The buyers are committing $36 billion of their own equity (briefly and inexpertly, "equity" is the value of your assets after you deduct anything you owe), including the value of the PIF's existing investments in EA. They're making up the rest of the total thanks to a $20 billion loan from JPMorgan Chase Bank. How will they manage that massive debt? According to the Financial Times, who cite unnamed insiders, they're gambling on the deployment of generative AI tools as a gigantic cost-saving measure.
"The investors are betting that AI-based cost cuts will significantly boost EA's profits in the coming years, people involved in the transaction told the Financial Times," the paper wrote (paywall) in their own coverage of the story. The FT elsewhere commented that the acquisition "is a huge bet that artificial intelligence can significantly cut EA's operating costs, allowing the equity consortium to manage a large debt load on a company that historically carried limited net debt."

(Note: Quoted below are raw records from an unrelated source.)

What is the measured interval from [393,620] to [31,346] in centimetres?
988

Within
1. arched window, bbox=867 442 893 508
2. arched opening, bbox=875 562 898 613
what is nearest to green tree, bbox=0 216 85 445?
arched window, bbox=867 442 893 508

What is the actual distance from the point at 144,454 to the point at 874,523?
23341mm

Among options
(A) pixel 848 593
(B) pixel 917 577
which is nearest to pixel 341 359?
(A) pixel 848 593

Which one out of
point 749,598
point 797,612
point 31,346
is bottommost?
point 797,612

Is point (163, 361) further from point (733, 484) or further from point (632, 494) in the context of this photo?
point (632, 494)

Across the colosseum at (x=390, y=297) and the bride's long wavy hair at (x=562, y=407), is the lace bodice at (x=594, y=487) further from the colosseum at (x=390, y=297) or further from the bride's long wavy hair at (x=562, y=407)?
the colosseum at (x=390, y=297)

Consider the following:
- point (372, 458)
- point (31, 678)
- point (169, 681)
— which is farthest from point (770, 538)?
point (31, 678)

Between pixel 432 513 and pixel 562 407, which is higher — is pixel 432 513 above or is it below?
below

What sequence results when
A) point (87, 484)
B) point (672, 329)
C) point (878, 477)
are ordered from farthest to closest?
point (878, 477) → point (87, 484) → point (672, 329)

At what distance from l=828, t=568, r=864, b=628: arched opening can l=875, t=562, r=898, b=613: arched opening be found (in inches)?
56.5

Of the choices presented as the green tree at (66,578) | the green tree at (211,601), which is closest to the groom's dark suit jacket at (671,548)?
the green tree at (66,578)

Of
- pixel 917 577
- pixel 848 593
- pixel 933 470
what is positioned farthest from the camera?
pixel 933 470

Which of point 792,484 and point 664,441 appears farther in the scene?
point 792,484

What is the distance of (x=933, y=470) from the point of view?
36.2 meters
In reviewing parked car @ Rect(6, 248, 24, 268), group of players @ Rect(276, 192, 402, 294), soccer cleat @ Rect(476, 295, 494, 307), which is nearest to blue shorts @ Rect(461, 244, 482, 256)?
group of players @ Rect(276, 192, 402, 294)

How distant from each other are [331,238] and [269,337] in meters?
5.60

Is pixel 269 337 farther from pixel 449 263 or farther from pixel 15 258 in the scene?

This has got to be some form of vulture capitalism. They will sell off all the IP and physical property, either directly or by spinning off divisions into new companies to sell off. Then sell off any other pieces of the company that they can, and finally they'll take all that income as bonuses for the new owners and leave the remains of EA with nothing but debt and no option other than to file for bankruptcy. Same thing that was done to companies like Toys-R-Us but on a larger scale.
That was exactly my thought. Extract cash for the owners through massive cuts, gut the company and discard the husk. Classic leveraged buy out scheme.